### [STATED GOAL]
Copy out the lines of the items below word for word, starting at the line containing "How far from the" and ending with the line containing "31.1 inches", with both of those lines included.

── GIVEN RECORDS ──

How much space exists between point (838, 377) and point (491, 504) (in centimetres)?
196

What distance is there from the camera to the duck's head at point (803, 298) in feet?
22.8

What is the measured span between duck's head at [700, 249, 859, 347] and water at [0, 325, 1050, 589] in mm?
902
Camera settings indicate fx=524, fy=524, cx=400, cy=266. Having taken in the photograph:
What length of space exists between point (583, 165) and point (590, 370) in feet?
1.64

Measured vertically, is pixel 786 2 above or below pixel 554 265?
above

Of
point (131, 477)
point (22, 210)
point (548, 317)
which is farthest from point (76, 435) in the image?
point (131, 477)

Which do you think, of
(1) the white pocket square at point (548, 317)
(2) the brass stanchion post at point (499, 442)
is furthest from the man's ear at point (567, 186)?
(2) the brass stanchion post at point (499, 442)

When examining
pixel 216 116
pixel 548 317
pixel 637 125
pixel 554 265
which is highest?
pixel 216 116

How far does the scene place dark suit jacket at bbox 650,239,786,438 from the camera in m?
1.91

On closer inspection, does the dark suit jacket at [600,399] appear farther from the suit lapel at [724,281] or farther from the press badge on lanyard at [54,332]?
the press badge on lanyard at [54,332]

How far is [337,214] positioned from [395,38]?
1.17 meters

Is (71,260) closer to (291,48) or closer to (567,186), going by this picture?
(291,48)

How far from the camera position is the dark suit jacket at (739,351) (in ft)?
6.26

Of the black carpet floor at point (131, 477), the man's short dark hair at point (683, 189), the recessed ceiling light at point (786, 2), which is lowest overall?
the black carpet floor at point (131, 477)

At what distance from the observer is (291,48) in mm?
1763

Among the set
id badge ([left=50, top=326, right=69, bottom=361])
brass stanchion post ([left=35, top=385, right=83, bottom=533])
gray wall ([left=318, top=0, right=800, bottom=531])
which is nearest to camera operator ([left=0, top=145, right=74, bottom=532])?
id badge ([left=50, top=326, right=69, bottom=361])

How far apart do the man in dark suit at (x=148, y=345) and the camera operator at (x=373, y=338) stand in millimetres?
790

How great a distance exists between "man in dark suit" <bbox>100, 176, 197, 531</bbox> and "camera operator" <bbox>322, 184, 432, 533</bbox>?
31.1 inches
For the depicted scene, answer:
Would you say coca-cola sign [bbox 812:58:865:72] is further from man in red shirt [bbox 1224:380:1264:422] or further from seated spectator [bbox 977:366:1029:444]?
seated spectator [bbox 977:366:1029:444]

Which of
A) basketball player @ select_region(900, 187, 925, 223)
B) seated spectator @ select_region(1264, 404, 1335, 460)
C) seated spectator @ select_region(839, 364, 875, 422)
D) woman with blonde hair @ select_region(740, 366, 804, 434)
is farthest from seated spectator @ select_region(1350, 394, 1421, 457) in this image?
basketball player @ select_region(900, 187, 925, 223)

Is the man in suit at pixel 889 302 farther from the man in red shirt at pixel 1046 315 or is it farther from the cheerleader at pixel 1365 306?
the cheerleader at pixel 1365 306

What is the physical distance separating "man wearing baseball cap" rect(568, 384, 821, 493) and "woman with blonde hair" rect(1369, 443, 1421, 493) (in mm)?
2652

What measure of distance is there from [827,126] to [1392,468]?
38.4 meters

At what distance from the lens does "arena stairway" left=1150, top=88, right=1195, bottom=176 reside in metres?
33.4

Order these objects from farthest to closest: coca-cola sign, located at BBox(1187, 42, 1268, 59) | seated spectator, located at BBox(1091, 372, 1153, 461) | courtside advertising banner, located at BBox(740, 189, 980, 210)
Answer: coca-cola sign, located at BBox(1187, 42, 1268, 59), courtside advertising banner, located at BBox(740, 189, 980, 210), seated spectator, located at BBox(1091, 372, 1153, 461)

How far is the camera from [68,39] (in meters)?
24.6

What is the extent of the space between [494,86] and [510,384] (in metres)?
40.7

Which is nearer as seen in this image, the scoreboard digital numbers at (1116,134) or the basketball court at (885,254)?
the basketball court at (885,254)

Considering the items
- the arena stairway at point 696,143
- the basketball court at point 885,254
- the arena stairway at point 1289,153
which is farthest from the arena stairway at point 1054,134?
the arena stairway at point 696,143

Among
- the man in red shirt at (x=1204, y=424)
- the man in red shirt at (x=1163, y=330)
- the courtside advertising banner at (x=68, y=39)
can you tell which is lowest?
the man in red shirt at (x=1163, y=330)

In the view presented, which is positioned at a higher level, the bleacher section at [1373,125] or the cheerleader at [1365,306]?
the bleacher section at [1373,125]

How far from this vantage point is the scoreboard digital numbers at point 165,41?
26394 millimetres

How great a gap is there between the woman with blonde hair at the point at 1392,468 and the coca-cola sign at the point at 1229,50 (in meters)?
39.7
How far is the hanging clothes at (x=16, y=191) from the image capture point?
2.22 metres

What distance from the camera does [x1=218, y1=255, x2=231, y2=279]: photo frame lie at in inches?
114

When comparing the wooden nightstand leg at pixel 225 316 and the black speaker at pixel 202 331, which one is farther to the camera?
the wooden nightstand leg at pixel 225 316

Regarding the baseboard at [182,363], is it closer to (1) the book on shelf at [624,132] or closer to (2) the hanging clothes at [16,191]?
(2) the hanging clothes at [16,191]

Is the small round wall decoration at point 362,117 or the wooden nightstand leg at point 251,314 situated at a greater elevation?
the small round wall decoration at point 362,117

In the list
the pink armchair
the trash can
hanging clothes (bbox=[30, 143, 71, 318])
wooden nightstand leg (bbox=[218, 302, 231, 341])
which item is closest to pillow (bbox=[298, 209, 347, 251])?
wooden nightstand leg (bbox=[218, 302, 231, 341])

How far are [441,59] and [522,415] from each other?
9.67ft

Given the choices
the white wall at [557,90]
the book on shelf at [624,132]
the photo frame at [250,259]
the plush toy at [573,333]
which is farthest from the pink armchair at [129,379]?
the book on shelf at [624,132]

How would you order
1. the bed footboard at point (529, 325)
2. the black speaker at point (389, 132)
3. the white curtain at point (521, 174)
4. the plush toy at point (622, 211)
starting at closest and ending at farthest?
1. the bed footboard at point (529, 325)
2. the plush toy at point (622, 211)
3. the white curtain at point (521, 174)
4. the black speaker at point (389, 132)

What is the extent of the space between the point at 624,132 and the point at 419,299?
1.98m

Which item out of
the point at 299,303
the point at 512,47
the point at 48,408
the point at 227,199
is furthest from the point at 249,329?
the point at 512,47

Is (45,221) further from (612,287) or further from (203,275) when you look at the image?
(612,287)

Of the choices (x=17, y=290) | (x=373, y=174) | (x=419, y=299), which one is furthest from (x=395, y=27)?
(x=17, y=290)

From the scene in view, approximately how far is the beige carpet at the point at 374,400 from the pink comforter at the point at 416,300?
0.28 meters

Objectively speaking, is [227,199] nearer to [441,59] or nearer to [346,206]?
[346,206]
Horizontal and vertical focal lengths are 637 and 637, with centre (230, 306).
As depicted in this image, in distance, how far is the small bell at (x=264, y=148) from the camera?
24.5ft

───

### [WRITTEN RESPONSE]
How far from the camera position is the dark suit jacket at (739,351) (in ft)?
6.26

Of the black carpet floor at point (131, 477), the man's short dark hair at point (683, 189), the recessed ceiling light at point (786, 2), which is lowest overall?
the black carpet floor at point (131, 477)

At what distance from the observer is (291,48) in mm?
1763

Among the set
id badge ([left=50, top=326, right=69, bottom=361])
brass stanchion post ([left=35, top=385, right=83, bottom=533])
gray wall ([left=318, top=0, right=800, bottom=531])
which is nearest to camera operator ([left=0, top=145, right=74, bottom=532])?
id badge ([left=50, top=326, right=69, bottom=361])

How far apart do the man in dark suit at (x=148, y=345) and the camera operator at (x=373, y=338) stand in millimetres?
790

How great a distance exists between "man in dark suit" <bbox>100, 176, 197, 531</bbox> and "camera operator" <bbox>322, 184, 432, 533</bbox>?
31.1 inches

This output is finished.